[Opening Passage to read section]

Symposium Brings Computer-Aided Drug Design Experts Together
More than 200 attendees joined in person or virtually for biannual event.
By Andrew Tie
June 29, 2023
The University of Maryland School of Pharmacy (UMSOP) hosted researchers interested in the field of drug design for the Computer-Aided Drug Design (CADD) Symposium on May 25 in Pharmacy Hall.
The symposium was designed to facilitate collaborations between the School’s CADD Center in the Department of Pharmaceutical Sciences (PSC) and other researchers at the University of Maryland, Baltimore, throughout the University System of Maryland, and beyond. The event targeted scientists who work with both small molecules and protein-based drugs, including graduate students, postdoctoral fellows, and researchers and educators from academia, government, and industry.
A collection of local and external speakers, including computational chemists and experimentalists, presented recent developments in drug design and development, as well as emerging areas of biology and chemistry that represent future drug discovery targets.
“The CADD Symposium showcases cutting-edge research that is pushing the frontiers of drug design and the future of health care,” said Alexander MacKerell, PhD, Grollman-Glick Professor of Pharmaceutical Sciences and director of the CADD Center.

[Closing Passage to read section]
[Opening Provided records section]

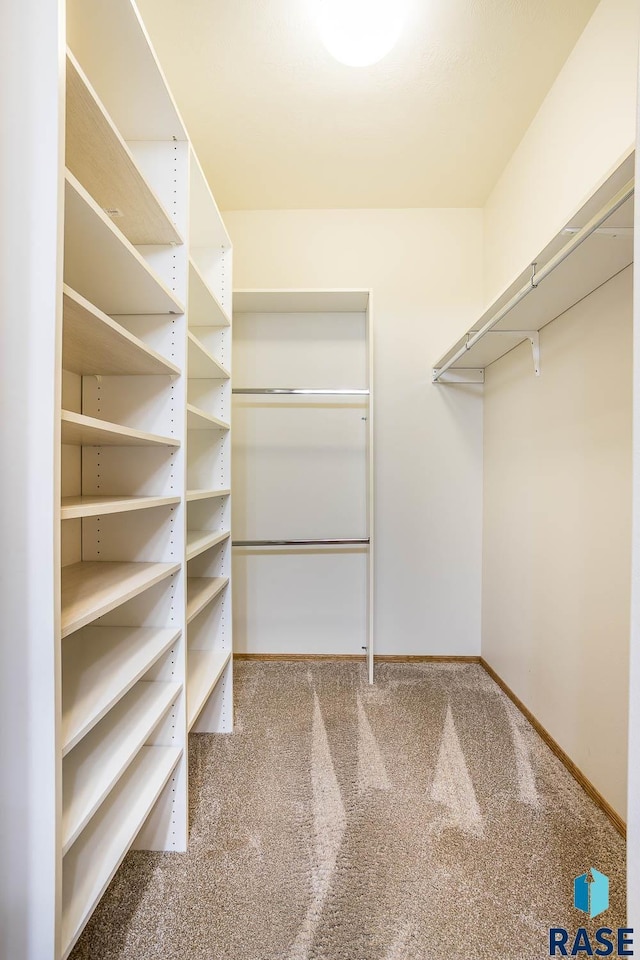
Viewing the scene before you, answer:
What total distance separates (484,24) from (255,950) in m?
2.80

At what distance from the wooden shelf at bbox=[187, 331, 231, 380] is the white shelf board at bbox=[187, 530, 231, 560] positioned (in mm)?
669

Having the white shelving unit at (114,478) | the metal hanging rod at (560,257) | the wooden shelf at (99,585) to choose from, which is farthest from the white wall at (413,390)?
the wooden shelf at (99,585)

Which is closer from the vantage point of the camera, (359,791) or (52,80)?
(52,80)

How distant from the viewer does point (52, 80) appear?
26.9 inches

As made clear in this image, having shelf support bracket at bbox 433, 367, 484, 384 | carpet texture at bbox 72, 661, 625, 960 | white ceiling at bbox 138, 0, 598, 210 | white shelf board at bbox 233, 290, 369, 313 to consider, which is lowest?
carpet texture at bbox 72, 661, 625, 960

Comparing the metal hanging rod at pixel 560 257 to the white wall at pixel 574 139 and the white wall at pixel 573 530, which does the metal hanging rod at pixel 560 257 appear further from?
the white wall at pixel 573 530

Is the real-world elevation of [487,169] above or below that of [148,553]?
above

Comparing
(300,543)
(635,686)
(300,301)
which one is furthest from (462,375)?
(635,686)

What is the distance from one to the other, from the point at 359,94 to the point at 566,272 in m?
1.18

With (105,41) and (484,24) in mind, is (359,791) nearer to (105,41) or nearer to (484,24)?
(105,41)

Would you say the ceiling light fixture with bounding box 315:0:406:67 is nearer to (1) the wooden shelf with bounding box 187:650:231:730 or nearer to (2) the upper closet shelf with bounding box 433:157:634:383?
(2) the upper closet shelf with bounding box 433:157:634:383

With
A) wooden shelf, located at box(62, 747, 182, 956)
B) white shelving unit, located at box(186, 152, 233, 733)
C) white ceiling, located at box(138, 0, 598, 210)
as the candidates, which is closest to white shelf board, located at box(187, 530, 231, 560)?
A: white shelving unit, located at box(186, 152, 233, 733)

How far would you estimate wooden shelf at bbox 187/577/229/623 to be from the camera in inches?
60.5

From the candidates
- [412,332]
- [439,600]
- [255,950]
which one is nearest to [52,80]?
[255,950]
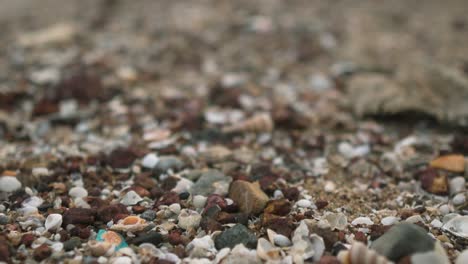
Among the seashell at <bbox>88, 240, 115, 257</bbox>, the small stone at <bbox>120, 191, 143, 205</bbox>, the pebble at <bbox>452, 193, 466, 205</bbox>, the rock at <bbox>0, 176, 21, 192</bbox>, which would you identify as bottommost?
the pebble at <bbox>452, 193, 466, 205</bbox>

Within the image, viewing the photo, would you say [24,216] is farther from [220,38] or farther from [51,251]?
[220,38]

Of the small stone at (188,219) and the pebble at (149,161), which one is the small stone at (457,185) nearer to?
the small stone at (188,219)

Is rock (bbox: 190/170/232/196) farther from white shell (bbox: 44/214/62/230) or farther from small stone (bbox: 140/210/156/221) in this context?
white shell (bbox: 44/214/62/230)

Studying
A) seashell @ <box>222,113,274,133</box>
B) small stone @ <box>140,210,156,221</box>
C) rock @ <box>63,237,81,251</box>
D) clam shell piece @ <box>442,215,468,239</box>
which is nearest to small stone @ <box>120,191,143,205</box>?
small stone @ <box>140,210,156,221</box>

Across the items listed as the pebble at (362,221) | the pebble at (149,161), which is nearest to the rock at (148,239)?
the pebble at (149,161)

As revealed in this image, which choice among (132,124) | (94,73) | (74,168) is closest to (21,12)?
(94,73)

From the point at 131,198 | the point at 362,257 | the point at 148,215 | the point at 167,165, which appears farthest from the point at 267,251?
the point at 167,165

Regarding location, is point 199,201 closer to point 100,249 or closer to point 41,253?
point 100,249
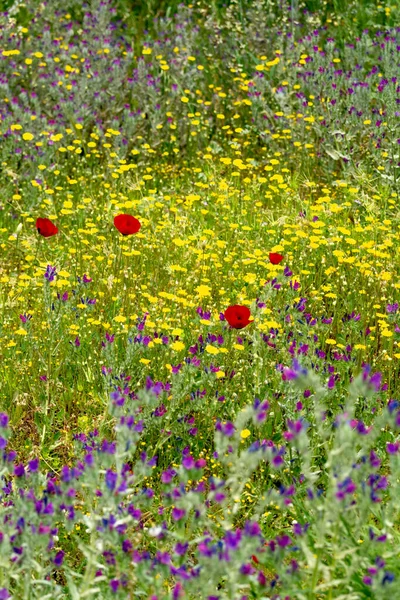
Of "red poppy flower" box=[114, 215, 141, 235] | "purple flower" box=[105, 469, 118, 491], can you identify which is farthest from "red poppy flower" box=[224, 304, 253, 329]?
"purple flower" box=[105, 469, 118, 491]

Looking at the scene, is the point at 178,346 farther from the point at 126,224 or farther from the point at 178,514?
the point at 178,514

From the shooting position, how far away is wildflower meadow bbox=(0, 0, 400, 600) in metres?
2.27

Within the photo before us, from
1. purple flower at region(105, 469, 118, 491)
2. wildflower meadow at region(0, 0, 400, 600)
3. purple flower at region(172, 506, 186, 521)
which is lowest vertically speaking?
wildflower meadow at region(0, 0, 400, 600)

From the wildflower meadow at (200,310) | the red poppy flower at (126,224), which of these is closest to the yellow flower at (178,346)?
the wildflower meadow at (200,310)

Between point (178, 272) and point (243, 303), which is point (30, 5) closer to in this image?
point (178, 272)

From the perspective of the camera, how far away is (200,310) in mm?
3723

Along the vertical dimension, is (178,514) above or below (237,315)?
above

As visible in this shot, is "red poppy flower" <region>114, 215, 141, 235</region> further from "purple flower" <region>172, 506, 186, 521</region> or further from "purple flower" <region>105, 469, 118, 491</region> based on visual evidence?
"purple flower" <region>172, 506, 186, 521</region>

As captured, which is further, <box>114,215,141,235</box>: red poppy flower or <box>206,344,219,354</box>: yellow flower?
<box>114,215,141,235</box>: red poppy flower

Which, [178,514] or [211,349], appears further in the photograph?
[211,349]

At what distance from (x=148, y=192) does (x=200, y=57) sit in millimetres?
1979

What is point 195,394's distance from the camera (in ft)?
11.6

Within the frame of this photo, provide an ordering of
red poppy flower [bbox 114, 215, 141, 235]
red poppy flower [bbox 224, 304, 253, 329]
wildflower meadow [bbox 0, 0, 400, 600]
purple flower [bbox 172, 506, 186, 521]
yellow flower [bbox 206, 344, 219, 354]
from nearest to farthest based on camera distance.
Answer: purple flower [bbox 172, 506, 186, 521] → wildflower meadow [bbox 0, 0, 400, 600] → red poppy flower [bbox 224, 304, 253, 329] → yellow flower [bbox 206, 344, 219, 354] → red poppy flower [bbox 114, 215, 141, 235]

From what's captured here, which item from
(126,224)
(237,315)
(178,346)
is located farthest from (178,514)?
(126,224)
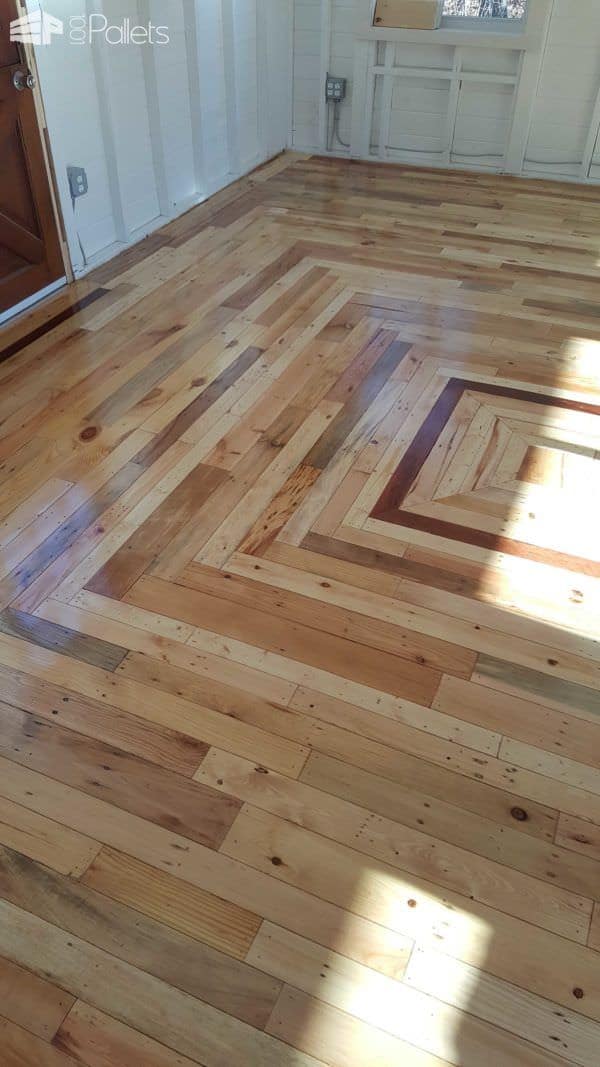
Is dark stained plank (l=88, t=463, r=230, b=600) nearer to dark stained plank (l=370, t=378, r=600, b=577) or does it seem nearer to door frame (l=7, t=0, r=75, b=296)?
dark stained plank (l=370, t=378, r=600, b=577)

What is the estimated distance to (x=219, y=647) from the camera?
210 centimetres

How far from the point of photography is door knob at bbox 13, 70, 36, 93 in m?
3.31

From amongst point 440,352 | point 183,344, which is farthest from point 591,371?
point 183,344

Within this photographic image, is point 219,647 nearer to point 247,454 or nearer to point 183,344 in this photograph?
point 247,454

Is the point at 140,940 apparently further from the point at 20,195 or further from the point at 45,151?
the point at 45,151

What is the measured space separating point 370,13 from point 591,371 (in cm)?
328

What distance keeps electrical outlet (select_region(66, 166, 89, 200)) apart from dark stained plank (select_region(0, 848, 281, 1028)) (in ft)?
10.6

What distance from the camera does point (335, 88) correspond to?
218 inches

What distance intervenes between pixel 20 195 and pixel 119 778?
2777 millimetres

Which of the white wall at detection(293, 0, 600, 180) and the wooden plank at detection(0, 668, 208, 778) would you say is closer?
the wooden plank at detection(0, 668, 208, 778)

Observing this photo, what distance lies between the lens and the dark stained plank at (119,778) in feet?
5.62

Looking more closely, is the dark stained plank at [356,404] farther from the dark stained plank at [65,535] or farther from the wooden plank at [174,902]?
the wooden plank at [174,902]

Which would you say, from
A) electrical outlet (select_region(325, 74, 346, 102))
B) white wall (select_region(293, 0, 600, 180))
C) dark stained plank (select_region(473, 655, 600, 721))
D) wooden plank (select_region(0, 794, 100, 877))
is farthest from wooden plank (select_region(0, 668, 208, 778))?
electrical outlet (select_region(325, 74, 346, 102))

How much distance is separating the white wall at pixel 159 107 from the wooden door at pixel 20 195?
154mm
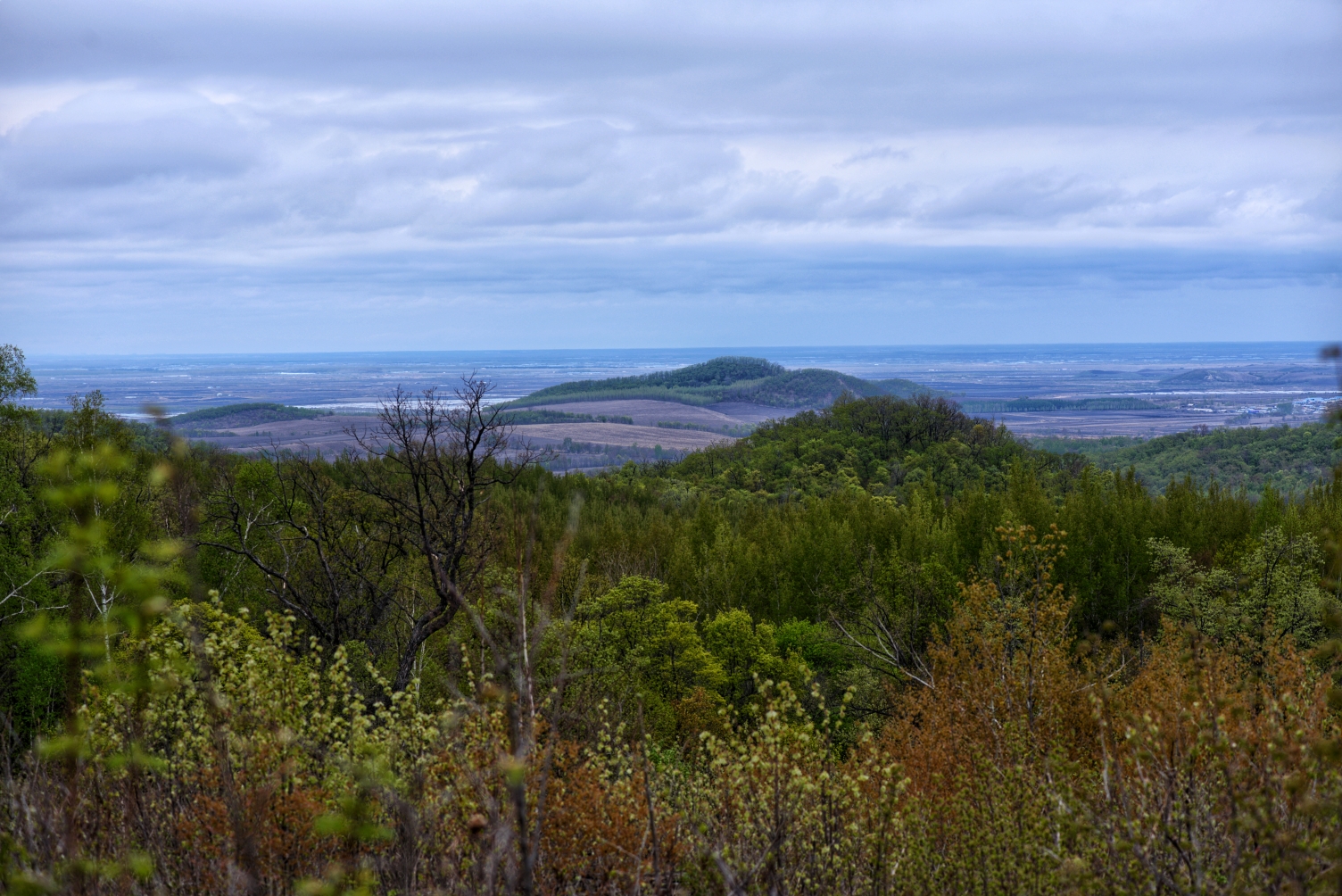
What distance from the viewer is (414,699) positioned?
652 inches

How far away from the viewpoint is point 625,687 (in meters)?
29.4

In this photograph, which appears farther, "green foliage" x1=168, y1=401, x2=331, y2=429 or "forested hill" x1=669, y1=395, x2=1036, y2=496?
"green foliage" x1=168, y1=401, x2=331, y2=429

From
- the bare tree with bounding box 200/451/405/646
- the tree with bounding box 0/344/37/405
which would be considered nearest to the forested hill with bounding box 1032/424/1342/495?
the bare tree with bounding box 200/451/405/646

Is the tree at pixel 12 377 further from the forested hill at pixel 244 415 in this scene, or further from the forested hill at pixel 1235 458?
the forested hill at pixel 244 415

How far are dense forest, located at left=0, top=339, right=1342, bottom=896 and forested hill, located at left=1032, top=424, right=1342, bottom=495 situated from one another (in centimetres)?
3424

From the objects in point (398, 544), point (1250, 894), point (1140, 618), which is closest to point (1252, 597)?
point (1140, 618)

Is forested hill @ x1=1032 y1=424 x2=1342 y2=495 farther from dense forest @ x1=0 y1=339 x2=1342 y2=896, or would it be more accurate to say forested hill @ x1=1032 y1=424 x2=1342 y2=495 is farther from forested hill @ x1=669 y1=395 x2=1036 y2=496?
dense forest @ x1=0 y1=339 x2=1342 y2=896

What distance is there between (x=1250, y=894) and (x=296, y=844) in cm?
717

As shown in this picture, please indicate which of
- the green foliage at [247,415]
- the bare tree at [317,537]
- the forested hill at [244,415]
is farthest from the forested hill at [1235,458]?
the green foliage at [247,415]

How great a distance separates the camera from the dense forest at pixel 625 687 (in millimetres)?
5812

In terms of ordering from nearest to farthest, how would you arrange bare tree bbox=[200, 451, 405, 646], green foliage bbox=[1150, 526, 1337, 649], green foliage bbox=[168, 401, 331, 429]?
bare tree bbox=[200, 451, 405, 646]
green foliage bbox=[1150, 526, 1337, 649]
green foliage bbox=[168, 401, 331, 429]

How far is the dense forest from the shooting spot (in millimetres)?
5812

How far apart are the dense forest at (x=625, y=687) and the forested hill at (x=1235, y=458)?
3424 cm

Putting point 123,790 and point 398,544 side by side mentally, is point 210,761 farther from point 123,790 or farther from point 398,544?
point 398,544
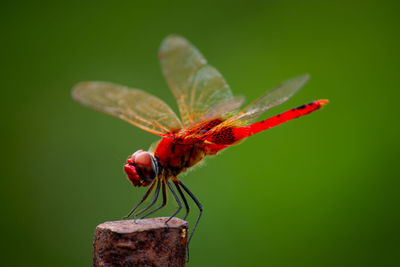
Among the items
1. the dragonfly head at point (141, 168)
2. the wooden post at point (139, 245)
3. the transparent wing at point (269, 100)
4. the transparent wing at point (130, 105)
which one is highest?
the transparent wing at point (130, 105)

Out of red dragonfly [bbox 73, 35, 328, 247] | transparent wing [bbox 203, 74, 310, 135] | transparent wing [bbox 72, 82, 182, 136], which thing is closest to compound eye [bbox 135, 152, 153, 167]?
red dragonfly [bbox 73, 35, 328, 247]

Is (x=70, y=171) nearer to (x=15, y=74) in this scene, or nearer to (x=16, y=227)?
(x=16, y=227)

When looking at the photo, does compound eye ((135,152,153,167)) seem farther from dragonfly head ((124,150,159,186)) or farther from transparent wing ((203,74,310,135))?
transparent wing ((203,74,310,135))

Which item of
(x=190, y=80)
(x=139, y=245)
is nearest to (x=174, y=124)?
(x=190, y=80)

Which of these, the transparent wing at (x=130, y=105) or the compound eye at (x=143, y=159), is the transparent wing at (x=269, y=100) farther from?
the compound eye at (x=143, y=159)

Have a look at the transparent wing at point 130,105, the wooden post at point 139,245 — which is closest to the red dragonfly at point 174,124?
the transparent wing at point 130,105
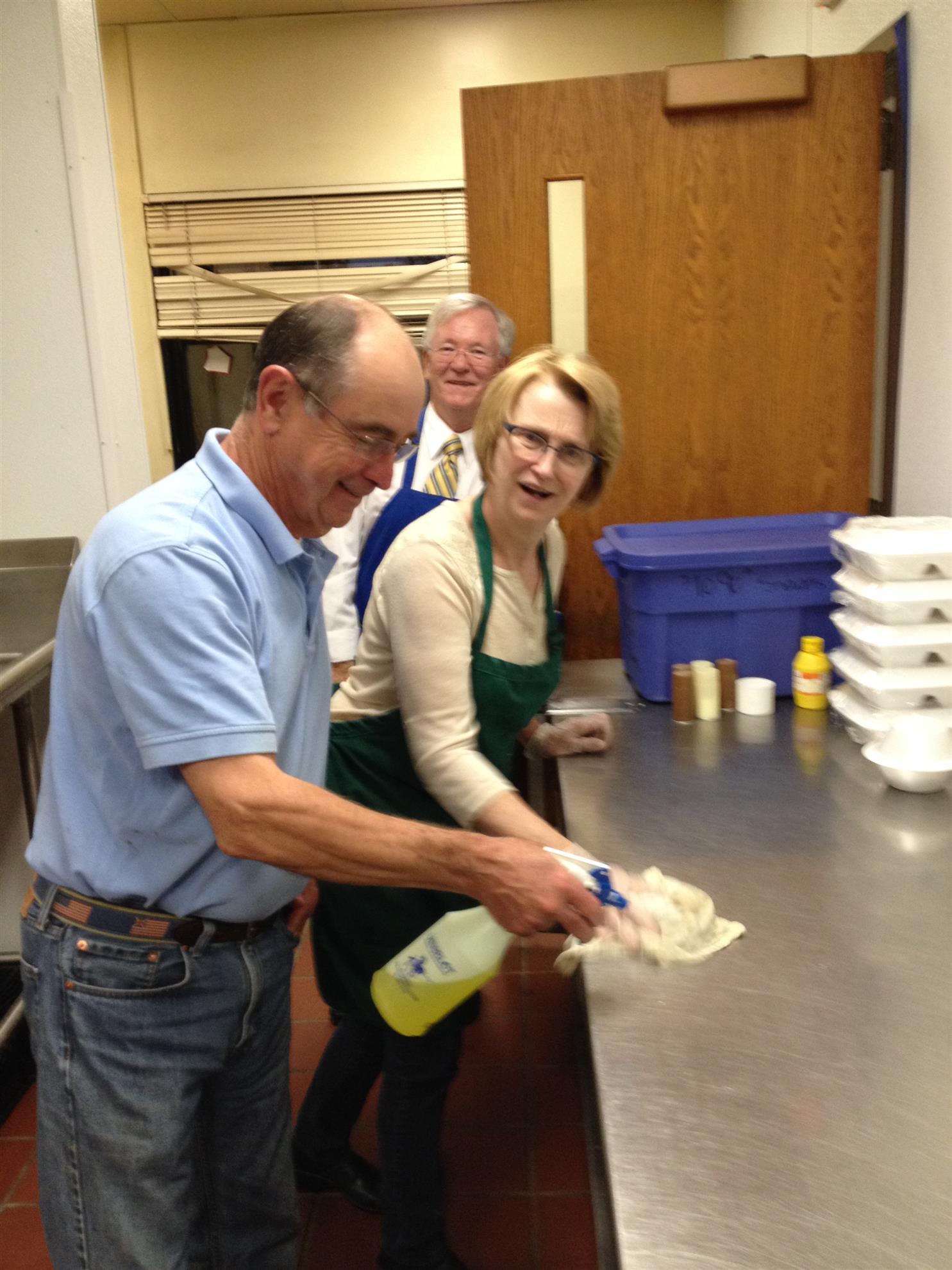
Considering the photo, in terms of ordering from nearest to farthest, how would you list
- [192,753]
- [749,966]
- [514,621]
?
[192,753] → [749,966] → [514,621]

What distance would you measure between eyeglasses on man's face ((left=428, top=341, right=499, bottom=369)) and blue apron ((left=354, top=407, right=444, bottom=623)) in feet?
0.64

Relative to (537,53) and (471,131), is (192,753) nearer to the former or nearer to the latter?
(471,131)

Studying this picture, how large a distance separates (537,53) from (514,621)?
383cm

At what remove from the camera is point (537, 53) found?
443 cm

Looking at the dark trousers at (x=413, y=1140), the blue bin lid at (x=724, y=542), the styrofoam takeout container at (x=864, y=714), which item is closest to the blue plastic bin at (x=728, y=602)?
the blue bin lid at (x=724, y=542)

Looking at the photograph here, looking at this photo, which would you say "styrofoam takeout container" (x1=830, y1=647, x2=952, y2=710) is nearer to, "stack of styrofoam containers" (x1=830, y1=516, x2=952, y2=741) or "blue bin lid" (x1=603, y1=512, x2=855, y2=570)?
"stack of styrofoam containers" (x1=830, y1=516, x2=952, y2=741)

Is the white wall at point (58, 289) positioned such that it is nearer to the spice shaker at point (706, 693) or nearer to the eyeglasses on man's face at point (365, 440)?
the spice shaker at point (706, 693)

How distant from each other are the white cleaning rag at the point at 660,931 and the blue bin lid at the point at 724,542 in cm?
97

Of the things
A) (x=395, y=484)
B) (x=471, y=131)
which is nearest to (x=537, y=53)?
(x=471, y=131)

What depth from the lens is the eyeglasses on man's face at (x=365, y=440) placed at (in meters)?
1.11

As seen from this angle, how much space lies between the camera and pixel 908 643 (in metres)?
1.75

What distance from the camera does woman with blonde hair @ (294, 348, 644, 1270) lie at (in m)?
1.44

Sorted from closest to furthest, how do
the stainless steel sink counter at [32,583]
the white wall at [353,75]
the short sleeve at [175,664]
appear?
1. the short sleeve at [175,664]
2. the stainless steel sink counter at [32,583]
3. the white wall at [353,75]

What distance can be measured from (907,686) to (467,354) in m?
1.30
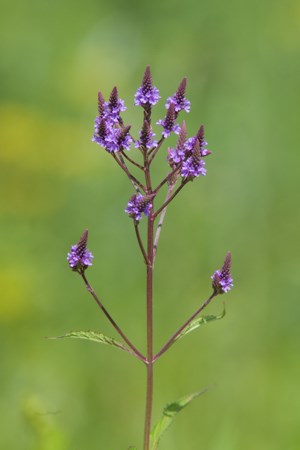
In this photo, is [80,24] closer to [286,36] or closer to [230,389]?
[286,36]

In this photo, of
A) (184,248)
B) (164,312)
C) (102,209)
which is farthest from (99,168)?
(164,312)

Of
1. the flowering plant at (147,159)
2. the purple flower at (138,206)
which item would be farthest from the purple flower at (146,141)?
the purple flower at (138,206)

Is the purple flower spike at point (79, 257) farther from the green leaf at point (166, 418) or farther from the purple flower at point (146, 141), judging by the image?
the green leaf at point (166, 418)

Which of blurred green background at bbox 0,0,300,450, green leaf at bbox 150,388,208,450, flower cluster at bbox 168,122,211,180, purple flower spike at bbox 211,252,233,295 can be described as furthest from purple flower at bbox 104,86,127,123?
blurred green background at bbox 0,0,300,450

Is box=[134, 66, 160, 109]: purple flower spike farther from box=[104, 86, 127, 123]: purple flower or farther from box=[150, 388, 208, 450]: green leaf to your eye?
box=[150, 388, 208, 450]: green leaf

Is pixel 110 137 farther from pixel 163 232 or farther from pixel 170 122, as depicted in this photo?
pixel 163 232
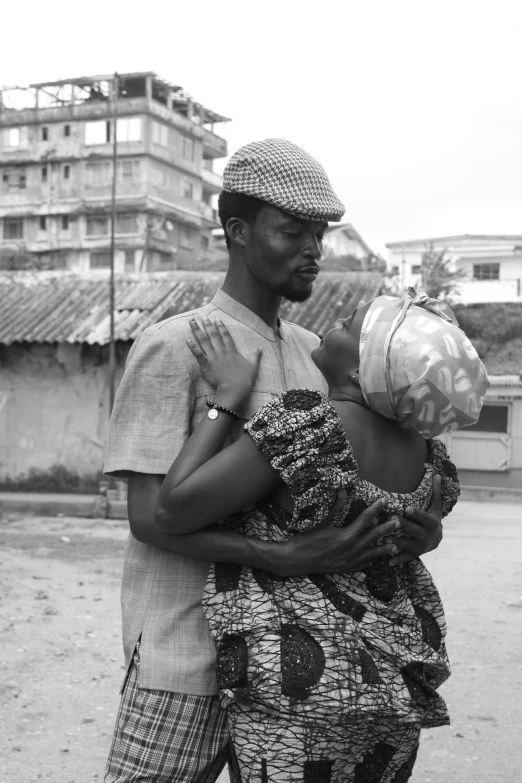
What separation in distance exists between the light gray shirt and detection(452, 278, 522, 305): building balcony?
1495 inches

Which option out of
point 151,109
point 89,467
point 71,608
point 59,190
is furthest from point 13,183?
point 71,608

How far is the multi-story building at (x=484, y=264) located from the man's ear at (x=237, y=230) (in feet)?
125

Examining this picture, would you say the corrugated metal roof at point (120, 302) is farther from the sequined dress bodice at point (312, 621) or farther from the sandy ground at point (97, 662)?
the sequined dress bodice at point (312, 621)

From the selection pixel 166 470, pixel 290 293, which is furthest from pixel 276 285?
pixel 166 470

[Closing Provided records section]

Work required:
Continue the article about the Computer-Aided Drug Design Symposium, beginning after its last sentence.

Reply:
Nearly 200 researchers from academia, government, and industry attended the symposium with virtual participants in Bangladesh, Ethiopia, France, India, Nigeria, Pakistan, the Philippines, and Turkey.
The day-long CADD symposium included oral and poster presentations, as well as the Ellis S. Grollman Lecture in Pharmaceutical Sciences. This year’s Grollman Lecture, titled “Leveraging Molecular Dynamics Simulations and AI Tools to Inform the Development of Safer Opioid Medications,” was given by Marta Filizola, PhD, dean of the Graduate School of Biomedical Sciences and Sharon & Frederick A. Klingenstein-Nathan G. Kase, MD Professor at the Icahn School of Medicine at Mount Sinai.
The CADD Symposium is a biannual event supported, in part, by UMSOP with outside support from Early Charm Ventures and SilcsBio LLC.
“I was impressed with the symposium, which brought together prominent scientists in the CADD field and facilitated thoughtful discussion,” said Asuka Orr, PhD, a postdoctoral fellow at UMSOP who gave an oral presentation at the symposium. “CADD is becoming increasingly powerful in understanding and predicting the effects of drug molecules. The presentations at the symposium showed how combining computational and experimental techniques allows us to bridge knowledge gaps that cannot be addressed by experiments alone.”